Circumstantially Pompous

Twelve years ago I graduated from high school.  When Jostens came to my school on the day we were to order our cap & gown and other graduation paraphernalia, I was incensed.  It's a monopoly.  My choice was Jostens or nothing.  So I went with nothing.  I took a moral stand against Jostens' monopoly.  That wasn't good.  I was on the administrators' radar because I was in the top 10 in my graduating class.  I was asked no fewer than 5 times by the various administrators of my school whether I wouldn't change my mind and actually participate in the ceremony.  In fact, one of them even talked to me as I was sitting with the band ready to start playing for graduation.

Six years ago, I graduated twice.  In the Spring with my BS and in the Summer with my MS.  I was ambivalent.  I didn't really care one way or the other.  It was no longer a moral stand against monopolies.  It was just a lack of interest in the ceremony.  In fact, I didn't understand what the big deal was and why so many people chose to participate.

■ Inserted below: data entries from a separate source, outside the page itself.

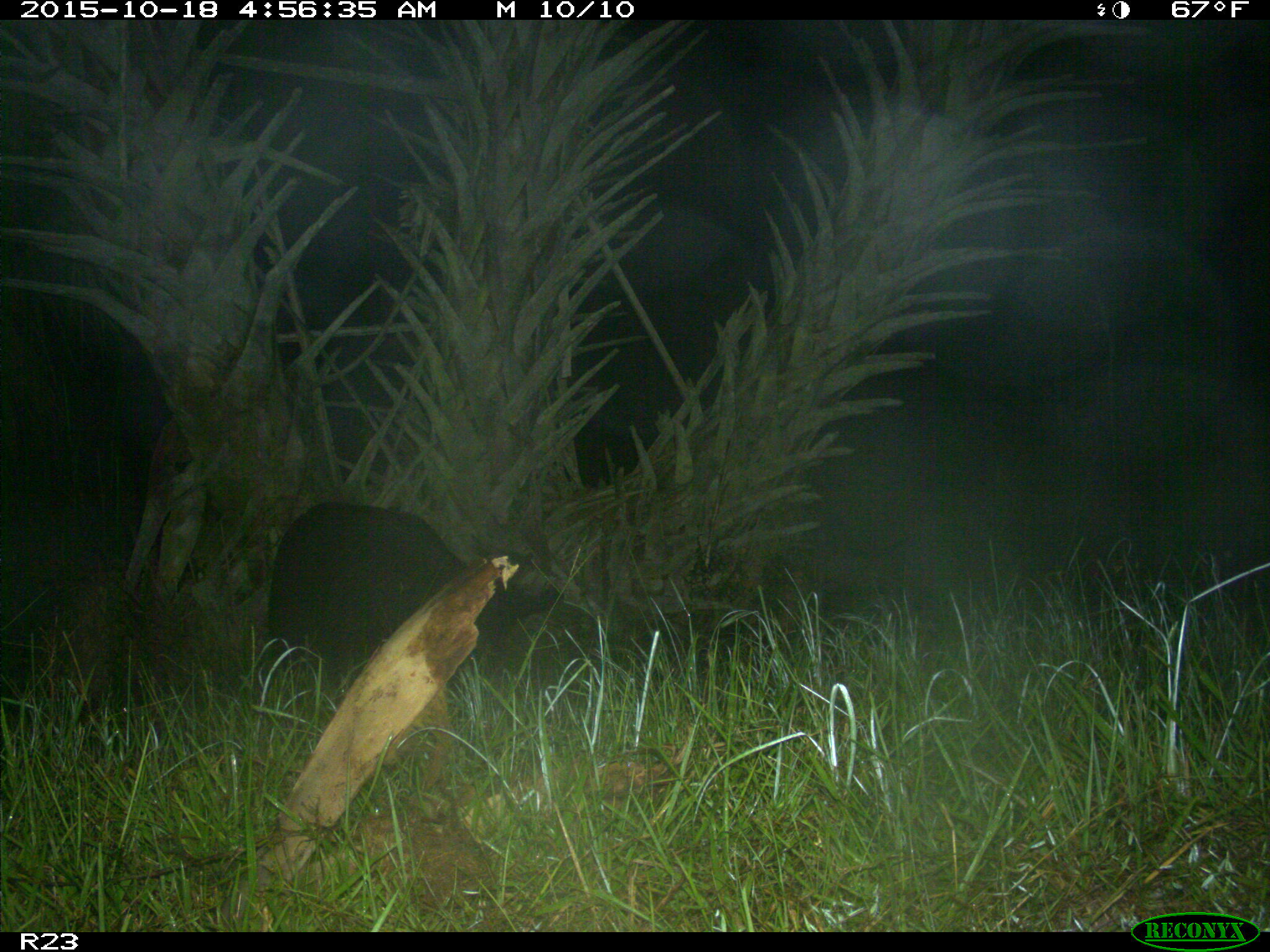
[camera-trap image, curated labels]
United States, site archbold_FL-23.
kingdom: Animalia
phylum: Chordata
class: Mammalia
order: Artiodactyla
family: Suidae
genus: Sus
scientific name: Sus scrofa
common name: wild boar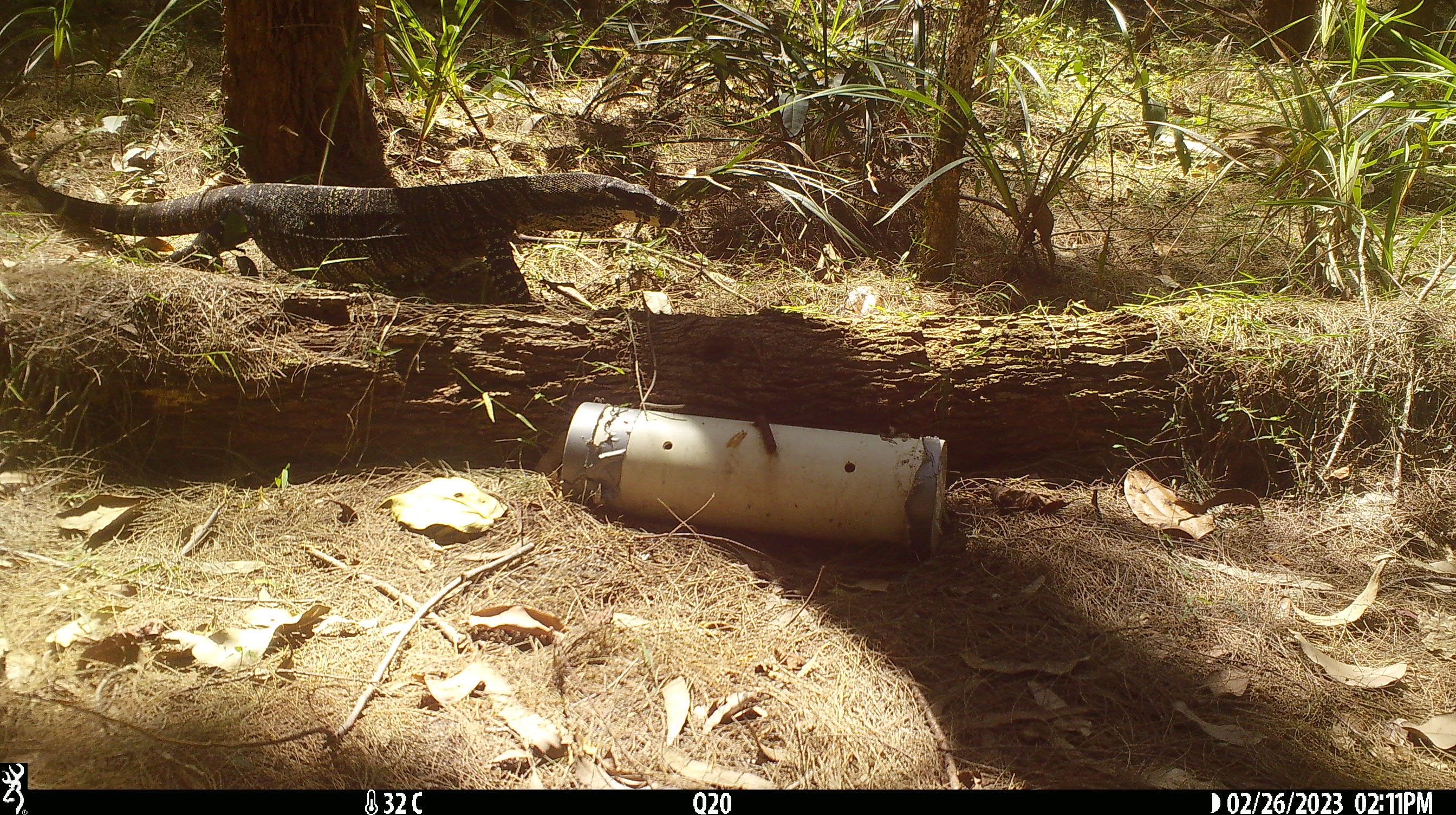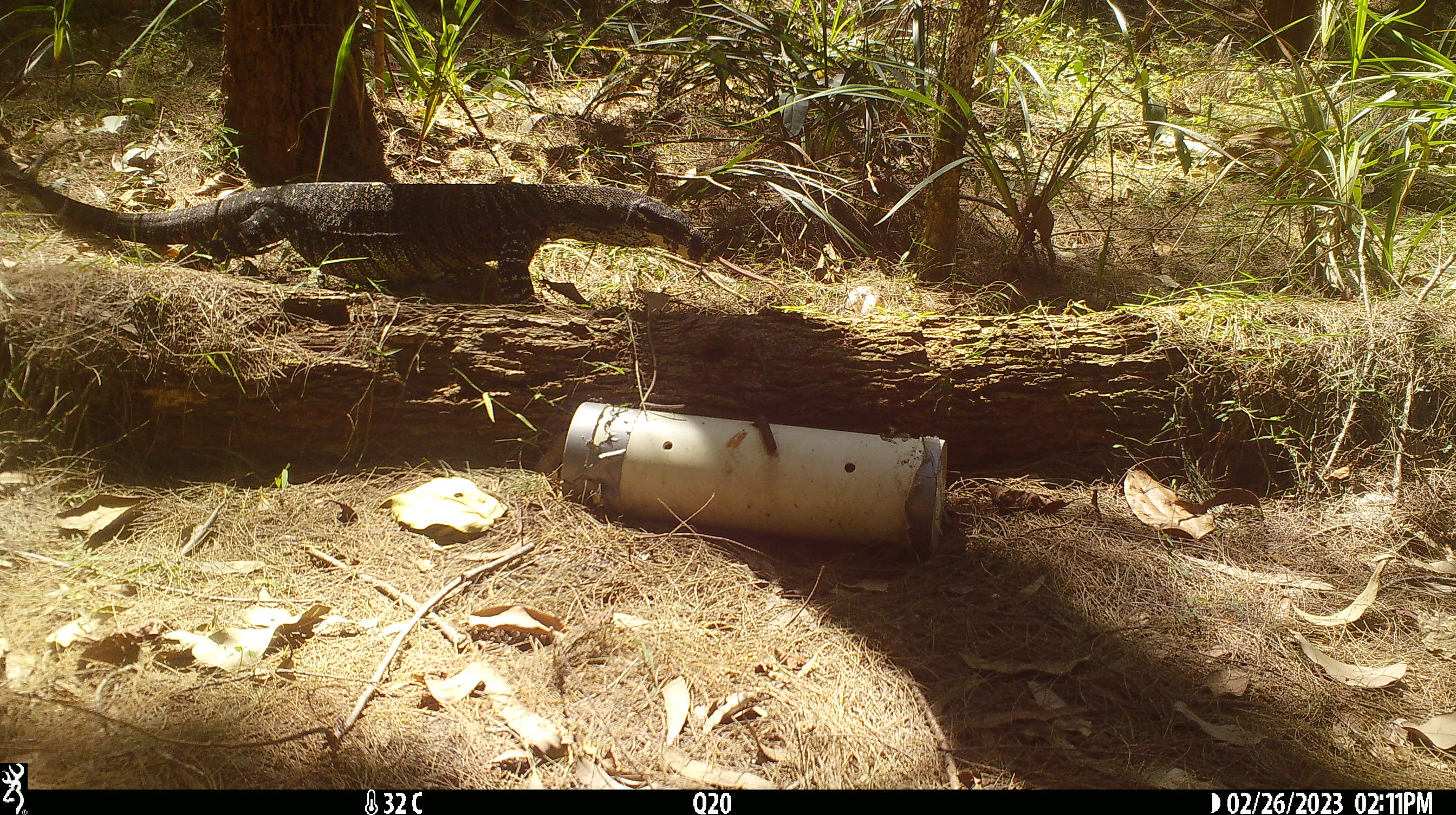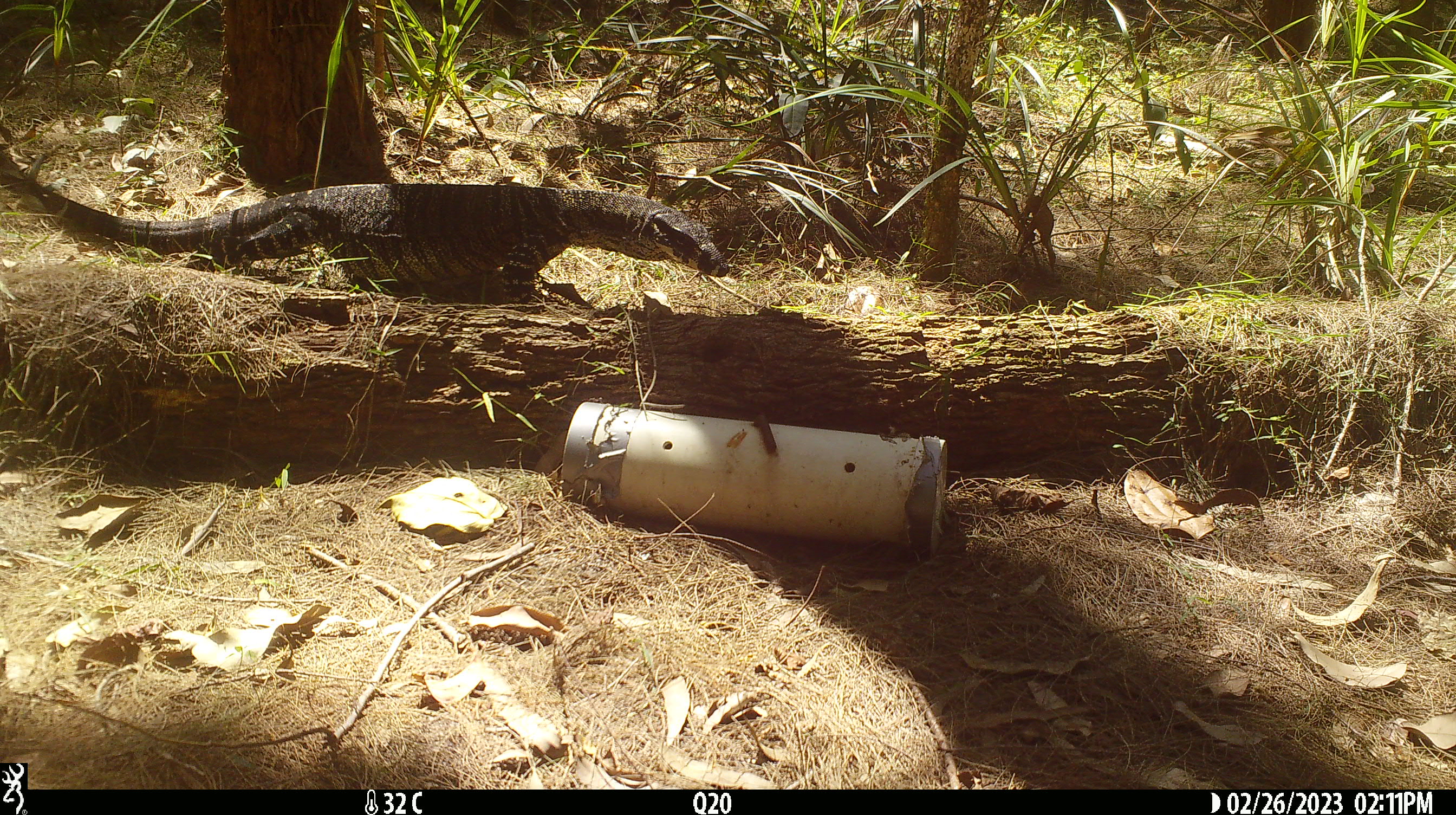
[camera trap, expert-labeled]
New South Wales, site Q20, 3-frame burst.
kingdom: Animalia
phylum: Chordata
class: Reptilia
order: Squamata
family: Varanidae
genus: Varanus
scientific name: Varanus varius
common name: lace monitor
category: goanna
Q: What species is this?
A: Goanna (lace monitor) (Varanus varius).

This semester, I graduated with my PhD.  That will most likely be the last degree I ever obtain in my life and therefore most likely my last chance to walk in a commencement ceremony.  That was one reason.  Another reason is that, as a professor, I will use my regalia on many occasions for the rest of my life.  Therefore, I bought my own so I could use it throughout the years.   Today was my commencement ceremony.  The first one where I actually wore my cap and gown--and hood.  The first one where I walked across the stage and had my name read.

It was great.  It was actually a very brief ceremony.  They only had one speaker, who only spoke for a few minutes.  We sang the National Anthem and the school's alma mater (at the end).  Aside from the reading of names and the walking, I think that it was under a half hour.  It was actually really exciting to be part of something fancy and special.  I was surprised at how it affected me.  I felt warm and excited.  I felt good.  I realized that there's a reason for all of the pomp and circumstance that we humans do.  Before, I just thought it was silly and pointless.

Logically, it doesn't make any sense.  The outfits we wear while dressing in what Hugh Nibley affectionately calls the "black robes of a false priesthood" are ridiculous.  We wear a piece of cardboard on our heads.  We have a long, droopy colored piece of fabric that we drape down our backs.  It's pure nonsense.  So, before, I never really understood why people thought it was so special.  Now I think that it's special because people think it's special.  And that's good.  People are emotional.  People do silly things because of the emotions they elicit.  And I loved it.

And when they called my name, my husband and my friends were there to cheer for me.  It was great.  My advisor was proud of me as he placed the hood on me.  I have finished my long trek of college education.  I have not learned all there is to learn.  In fact, I intend to continue learning for the remainder of my life, as any professor should.  But my career as a college student is over.  I have attended 22 years of formal education.  I have attended 10 years of college.  I have earned 3 college degrees, all in mathematics.  I have spent countless hours working math problems, grading math problems, writing math problems, solving math problems.  I have studied many topics in mathematics.  And it has come to fruition.  I am now a doctor.  I have now officially joined the ranks of the stuffed shirts of academia (and, considering that I'm 260 pounds, my shirt really is stuffed).